When Edmund finishes the Turkish Delight, he desperately hopes that the Queen will offer him more, but she does not. Instead, she asks him to bring his brother and sisters to Narnia to meet her. The Queen does not give Edmund an adequate explanation for why she wants to meet them, but she tells Edmund that she will give him all the Turkish Delight he wants if he brings them to her. This is reason enough for Edmund. The Queen sends him back to the lamppost. There he meets Lucy, who tells him she has been with Tumnus, who is well and has not been punished by the White Witch for his treachery. Edmund asks her for details about the White Witch, and he realizes that the Queen of Narnia is the same person. Edmund, however, is still obsessed with Turkish Delight and rationalizes that the Witch and the Queen are not the same entity. Edmund and Lucy go back into the wardrobe to the Professor's house. Although Lucy is ecstatic that now Edmund can support her story, Edmund is not eager to look like a fool because of his original skepticism.

Analysis

The Witch's manner when she meets Edmund is initially unfriendly, and for a moment she seems close to killing him. Once she has given him the magic Turkish Delight, however, Edmund cannot see the Witch's cruelty and viciousness. The Witch's kindness and generosity is artificial, but Edmund does not seem to notice or care. Significantly, the narrator says that the magic Turkish Delight causes greed, not that it blinds Edmund to the Witch's true character or alters his perceptions of the Witch. If the narrator had said that Edmund's mistake was directly caused by the Turkish Delight, then Edmund would not have been truly responsible for his actions. Instead, Edmund falls victim to his own gluttony. He does not have to allow the Turkish Delight to control him and cloud his judgment. If Edmund's concern for his siblings had been deeper or his sense of morality stronger, he might have understood the Queen's character despite the enchantment of the Turkish Delight.

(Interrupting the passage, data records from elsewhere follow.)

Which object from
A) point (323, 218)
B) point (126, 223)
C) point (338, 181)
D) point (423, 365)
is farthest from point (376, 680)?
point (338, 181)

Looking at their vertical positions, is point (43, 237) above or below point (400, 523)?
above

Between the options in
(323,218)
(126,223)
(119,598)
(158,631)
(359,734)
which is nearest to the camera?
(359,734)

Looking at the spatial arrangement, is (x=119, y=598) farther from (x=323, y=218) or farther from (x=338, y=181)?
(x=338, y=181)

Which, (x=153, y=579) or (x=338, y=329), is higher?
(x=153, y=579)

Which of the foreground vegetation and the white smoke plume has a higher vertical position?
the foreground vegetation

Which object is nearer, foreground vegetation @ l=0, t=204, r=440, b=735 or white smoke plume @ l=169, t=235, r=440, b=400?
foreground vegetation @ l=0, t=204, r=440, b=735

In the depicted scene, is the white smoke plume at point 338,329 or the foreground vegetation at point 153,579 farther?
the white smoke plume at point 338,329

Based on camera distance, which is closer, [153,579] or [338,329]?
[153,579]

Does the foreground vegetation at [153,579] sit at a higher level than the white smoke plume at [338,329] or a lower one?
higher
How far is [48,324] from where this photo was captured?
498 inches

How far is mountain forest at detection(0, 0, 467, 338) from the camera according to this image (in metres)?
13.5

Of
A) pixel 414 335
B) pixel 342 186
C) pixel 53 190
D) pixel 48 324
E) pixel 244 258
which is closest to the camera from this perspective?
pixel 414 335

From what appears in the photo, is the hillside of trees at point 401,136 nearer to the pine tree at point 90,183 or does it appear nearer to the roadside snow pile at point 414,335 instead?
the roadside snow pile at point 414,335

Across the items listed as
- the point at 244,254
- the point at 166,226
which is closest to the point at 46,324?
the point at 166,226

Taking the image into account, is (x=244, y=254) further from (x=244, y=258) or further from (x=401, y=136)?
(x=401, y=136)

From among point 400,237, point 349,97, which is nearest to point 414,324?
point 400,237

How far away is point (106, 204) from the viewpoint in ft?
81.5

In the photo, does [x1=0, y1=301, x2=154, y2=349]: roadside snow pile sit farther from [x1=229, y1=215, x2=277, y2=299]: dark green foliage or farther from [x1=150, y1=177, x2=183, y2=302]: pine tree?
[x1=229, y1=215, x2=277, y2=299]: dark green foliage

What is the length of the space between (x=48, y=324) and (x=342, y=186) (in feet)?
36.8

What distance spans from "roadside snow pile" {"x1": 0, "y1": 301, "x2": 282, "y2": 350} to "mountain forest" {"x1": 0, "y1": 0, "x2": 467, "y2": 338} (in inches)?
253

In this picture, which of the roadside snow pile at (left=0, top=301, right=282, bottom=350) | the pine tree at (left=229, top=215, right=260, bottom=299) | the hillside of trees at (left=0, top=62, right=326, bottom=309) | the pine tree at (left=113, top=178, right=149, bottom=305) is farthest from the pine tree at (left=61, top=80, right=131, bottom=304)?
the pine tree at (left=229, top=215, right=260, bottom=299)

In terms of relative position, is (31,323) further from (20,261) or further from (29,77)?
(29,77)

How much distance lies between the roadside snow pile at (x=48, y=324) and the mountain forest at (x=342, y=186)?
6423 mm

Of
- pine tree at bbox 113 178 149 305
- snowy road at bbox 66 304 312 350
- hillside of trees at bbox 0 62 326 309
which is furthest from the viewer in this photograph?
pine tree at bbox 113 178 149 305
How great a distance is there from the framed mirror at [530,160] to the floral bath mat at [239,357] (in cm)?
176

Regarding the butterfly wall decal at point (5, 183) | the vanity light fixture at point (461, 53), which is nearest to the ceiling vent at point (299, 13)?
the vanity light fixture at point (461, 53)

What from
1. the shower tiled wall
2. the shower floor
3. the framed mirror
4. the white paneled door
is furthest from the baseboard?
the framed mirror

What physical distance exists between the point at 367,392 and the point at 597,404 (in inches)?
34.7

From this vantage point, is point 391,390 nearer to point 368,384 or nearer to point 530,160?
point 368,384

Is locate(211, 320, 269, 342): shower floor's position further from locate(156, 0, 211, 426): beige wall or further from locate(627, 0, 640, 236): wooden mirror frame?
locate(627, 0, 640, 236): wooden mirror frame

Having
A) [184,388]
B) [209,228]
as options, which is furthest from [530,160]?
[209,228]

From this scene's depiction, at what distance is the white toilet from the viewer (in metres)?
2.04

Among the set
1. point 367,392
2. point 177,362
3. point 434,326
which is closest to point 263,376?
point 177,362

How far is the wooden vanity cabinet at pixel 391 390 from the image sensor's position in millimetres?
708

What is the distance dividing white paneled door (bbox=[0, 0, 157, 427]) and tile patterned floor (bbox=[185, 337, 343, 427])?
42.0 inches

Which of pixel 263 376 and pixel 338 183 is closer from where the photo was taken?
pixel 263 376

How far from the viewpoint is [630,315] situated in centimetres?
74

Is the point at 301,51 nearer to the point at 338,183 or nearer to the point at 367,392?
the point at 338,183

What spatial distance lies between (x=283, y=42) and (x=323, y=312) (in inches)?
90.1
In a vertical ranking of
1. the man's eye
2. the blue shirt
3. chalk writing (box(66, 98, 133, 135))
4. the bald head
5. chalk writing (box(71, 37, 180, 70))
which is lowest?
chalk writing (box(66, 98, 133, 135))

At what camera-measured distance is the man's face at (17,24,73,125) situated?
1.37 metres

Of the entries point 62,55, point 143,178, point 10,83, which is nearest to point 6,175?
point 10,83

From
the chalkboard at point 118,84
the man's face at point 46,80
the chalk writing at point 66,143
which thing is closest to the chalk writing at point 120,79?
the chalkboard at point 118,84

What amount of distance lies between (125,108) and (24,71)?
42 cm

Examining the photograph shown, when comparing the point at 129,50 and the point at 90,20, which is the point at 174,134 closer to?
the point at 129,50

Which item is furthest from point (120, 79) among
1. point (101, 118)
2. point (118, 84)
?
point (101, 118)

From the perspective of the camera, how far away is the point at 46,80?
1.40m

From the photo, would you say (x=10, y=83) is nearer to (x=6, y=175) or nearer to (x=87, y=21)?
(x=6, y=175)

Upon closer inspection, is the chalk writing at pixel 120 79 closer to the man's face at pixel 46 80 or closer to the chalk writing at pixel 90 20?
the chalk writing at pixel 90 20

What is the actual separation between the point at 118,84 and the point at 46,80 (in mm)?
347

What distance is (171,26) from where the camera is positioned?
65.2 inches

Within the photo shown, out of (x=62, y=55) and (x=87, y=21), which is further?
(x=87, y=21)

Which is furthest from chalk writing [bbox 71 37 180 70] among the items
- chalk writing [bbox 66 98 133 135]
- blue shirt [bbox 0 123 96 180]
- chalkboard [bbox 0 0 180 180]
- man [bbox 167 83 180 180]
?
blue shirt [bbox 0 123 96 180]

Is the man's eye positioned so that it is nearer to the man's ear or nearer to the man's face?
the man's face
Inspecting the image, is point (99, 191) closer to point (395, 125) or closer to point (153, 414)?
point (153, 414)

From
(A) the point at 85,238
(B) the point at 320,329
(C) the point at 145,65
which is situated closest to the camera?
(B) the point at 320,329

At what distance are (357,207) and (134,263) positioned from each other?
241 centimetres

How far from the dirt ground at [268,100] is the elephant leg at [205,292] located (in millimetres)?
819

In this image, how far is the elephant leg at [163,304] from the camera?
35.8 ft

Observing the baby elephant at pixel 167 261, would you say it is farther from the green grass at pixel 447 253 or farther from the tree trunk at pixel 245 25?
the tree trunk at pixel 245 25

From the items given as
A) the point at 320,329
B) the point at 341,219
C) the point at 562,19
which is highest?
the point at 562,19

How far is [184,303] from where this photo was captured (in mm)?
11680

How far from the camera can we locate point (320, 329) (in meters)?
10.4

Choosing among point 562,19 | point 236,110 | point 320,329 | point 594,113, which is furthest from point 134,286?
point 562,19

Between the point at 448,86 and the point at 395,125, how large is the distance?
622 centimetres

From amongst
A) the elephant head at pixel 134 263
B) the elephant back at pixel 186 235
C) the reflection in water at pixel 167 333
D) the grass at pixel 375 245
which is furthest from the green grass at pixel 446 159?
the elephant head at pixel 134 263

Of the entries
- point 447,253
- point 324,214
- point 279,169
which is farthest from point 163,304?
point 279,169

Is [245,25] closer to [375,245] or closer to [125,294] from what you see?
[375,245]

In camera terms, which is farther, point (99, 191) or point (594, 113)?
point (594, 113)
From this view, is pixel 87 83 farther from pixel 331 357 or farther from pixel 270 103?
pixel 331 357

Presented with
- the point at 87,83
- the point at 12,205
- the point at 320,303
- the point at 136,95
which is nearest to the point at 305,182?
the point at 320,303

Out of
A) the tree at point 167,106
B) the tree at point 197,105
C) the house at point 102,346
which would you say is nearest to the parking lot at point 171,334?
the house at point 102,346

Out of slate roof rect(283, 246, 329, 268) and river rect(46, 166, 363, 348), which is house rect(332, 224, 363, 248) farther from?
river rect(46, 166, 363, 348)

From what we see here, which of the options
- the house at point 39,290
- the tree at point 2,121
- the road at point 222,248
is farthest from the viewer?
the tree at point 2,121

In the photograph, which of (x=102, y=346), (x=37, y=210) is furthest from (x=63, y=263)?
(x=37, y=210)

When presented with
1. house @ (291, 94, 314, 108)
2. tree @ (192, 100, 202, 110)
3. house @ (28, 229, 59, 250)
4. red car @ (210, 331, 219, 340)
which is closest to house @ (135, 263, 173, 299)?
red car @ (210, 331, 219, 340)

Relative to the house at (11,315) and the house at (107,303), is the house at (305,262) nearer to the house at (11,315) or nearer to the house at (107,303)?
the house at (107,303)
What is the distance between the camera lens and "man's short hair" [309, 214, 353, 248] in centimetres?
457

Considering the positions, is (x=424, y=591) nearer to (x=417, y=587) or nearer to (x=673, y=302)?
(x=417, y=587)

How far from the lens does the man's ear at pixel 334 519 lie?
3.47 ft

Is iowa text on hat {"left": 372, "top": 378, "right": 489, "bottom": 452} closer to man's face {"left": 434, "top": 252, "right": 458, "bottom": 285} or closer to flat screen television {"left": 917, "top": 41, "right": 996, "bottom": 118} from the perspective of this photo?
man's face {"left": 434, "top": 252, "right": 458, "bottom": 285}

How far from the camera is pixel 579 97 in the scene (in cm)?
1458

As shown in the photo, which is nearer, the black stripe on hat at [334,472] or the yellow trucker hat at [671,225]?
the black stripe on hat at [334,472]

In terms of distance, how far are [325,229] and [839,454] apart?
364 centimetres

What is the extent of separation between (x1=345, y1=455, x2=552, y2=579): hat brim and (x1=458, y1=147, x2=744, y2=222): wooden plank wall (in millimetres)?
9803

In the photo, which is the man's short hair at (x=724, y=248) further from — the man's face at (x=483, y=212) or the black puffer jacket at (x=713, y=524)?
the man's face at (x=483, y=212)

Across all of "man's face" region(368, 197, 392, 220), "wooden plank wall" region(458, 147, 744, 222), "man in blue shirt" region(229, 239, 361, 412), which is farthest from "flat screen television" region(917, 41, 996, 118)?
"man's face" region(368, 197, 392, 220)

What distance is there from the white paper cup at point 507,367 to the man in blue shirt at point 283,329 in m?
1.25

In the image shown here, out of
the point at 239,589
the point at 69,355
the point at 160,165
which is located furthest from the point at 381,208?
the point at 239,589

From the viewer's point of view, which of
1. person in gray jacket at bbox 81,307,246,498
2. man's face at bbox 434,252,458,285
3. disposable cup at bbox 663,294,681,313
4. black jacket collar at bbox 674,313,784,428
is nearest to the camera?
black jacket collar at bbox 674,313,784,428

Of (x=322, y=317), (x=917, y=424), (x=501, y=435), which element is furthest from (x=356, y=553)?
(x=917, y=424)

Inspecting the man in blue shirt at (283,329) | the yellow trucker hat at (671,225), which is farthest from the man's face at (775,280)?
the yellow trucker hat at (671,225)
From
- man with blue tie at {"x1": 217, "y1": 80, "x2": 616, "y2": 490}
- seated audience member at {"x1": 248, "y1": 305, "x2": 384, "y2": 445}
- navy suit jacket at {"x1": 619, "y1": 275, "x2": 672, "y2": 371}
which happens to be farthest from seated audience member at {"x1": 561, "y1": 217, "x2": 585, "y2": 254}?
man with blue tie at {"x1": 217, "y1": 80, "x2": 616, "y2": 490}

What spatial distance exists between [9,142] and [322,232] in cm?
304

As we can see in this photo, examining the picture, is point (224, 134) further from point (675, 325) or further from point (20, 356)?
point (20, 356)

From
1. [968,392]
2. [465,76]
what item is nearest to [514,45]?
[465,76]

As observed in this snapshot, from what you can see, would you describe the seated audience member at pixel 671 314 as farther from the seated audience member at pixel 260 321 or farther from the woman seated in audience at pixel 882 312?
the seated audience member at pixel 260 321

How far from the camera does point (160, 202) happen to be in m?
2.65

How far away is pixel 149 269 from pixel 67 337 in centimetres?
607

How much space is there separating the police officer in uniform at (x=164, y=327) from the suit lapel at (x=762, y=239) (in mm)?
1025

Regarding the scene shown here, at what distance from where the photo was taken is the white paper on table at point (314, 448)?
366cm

The Turkish Delight is a symbol for the sins of the flesh—for example, greed, gluttony, and lechery. These sins of the flesh are not devastating by themselves. Rather, they become destructive when the sinner indulges in them and then is unable to distinguish between right and wrong as a result. The act of eating the Turkish Delight is not Edmund's real sin. Edmund is unable to choose to eat the dessert, so he has no free will. Edmund's true sin is in allowing the Turkish Delight to distract him and obscure his thinking and his notion of morality. When Edmund allows his greed to get the better of him, he shuts his mind to the belief that the Queen is really the White Witch. As we will see more clearly in the next chapter, the power of sin to corrupt and influence a person's behavior extends far beyond that person's first sinful act. Edmund's first sin in this case is his greed for the Turkish Delight. While he was not under the direct influence of the Turkish Delight, Edmund had the choice to regain his equilibrium and moral awareness. Instead, Edmund dwells on the memory of the sweet dessert, allowing it to taint all his subsequent actions and decisions. This scene shows the power of sins of the flesh to cloud the sinner's judgement in other, more important, matters of morality. The resulting sins are far more damaging than that of the original sinful action.